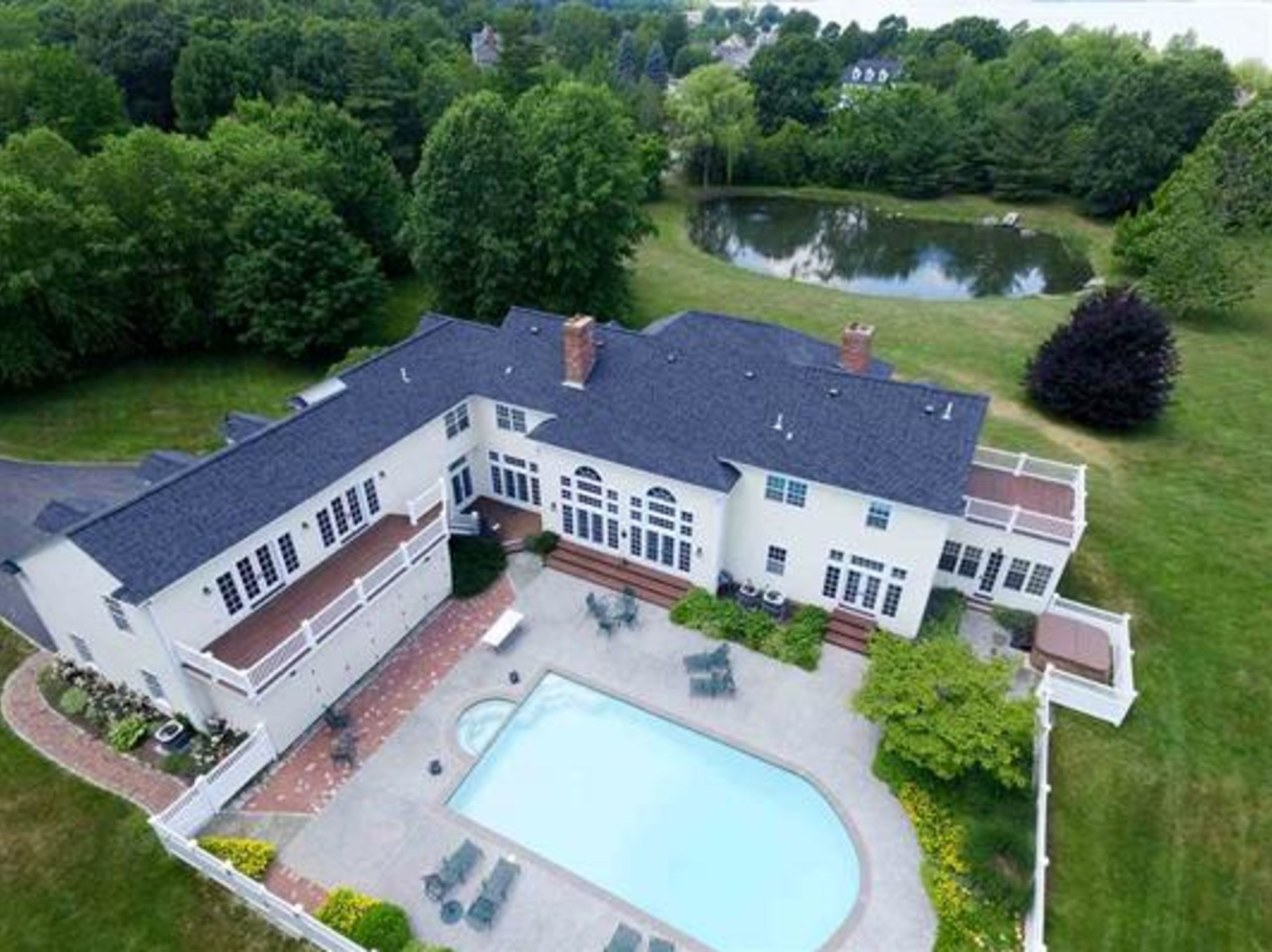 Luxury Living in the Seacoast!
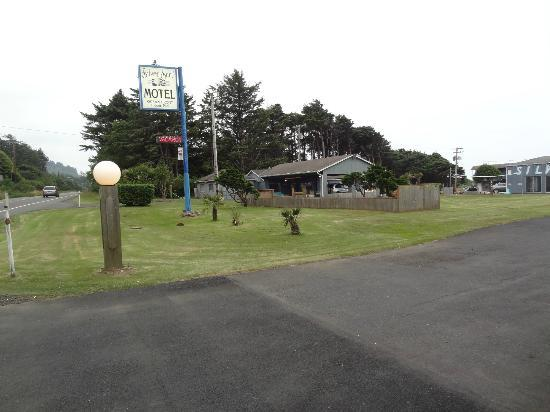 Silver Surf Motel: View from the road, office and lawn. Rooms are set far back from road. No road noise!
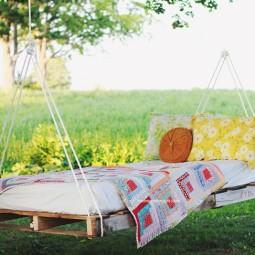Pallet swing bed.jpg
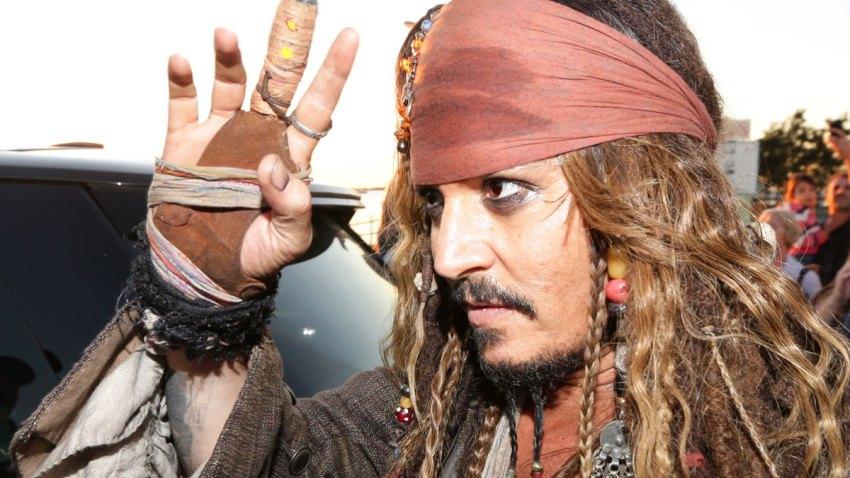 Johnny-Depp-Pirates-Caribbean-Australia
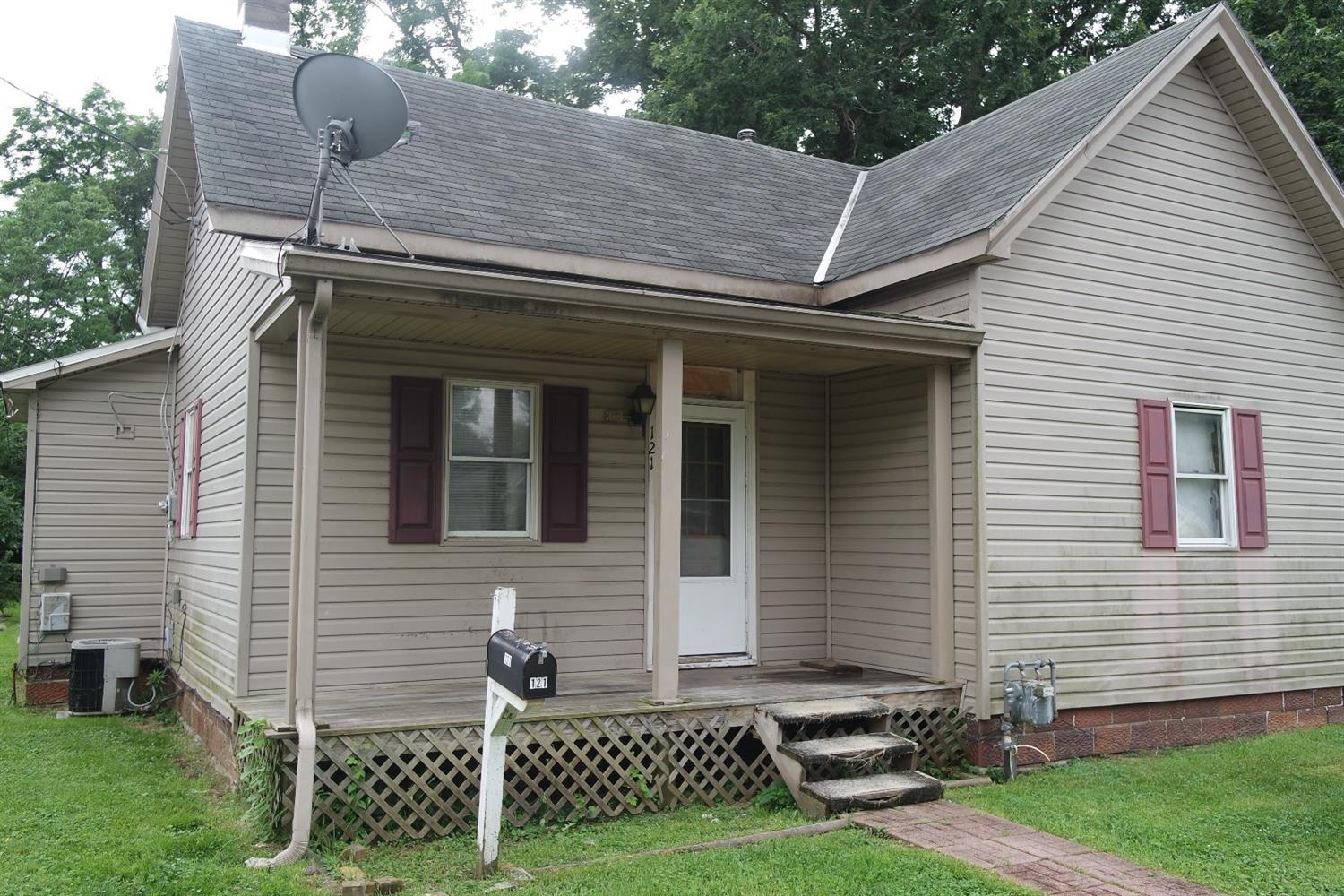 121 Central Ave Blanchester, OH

◆ Work required ◆
Quote the preceding records in their entirety, excluding every picture.

◆ Written answer ◆
 Luxury Living in the Seacoast!
 Silver Surf Motel: View from the road, office and lawn. Rooms are set far back from road. No road noise!
Pallet swing bed.jpg
 Johnny-Depp-Pirates-Caribbean-Australia
 121 Central Ave Blanchester, OH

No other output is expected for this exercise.